## Exercise
Images in the records should be skipped while the rest is transcribed verbatim.

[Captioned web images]
====
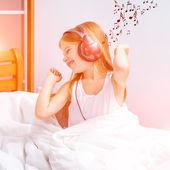 Little girl listening to music — Stock Photo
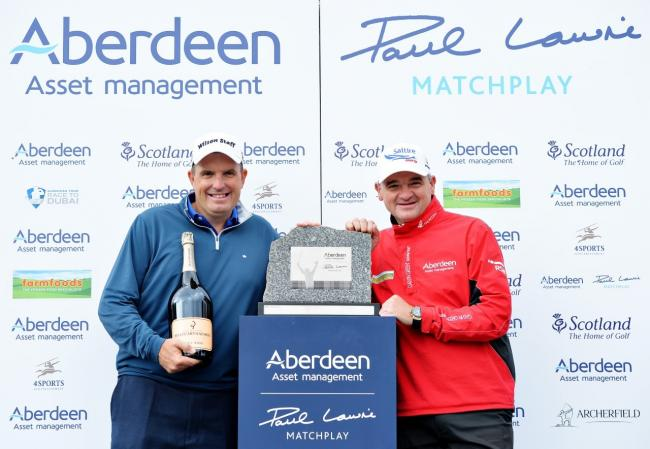 Anthony Wall (left) collects the trophy from organiser Paul Lawrie. Pic courtesy European Tour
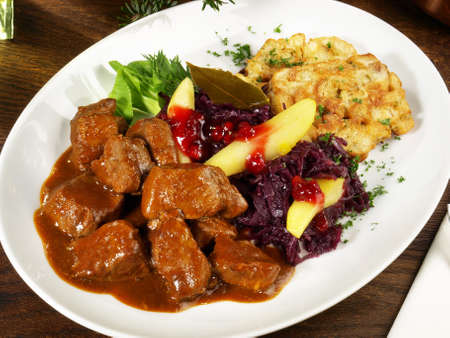 Deer ragout with red cabbage and cranberries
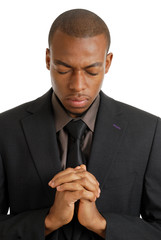 Business man praying with eyes closed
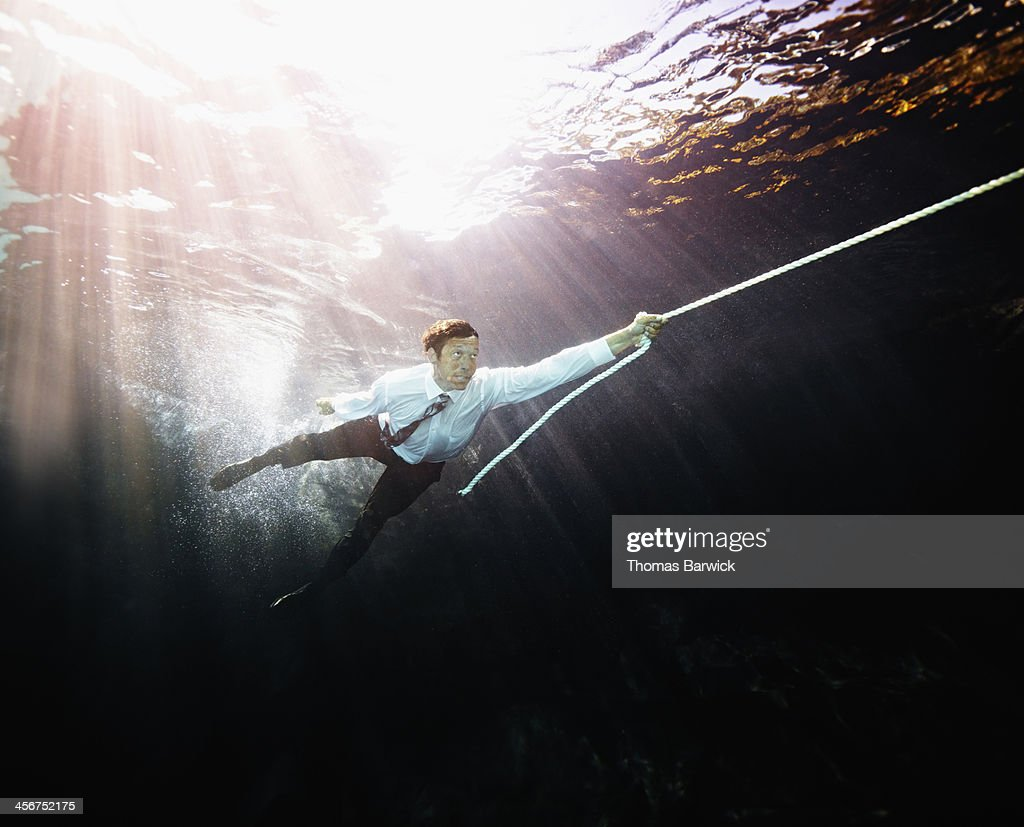 Businessman pulled by rope underwater : Stock Photo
====
## Response below
 Little girl listening to music — Stock Photo
 Anthony Wall (left) collects the trophy from organiser Paul Lawrie. Pic courtesy European Tour
 Deer ragout with red cabbage and cranberries
 Business man praying with eyes closed
 Businessman pulled by rope underwater : Stock Photo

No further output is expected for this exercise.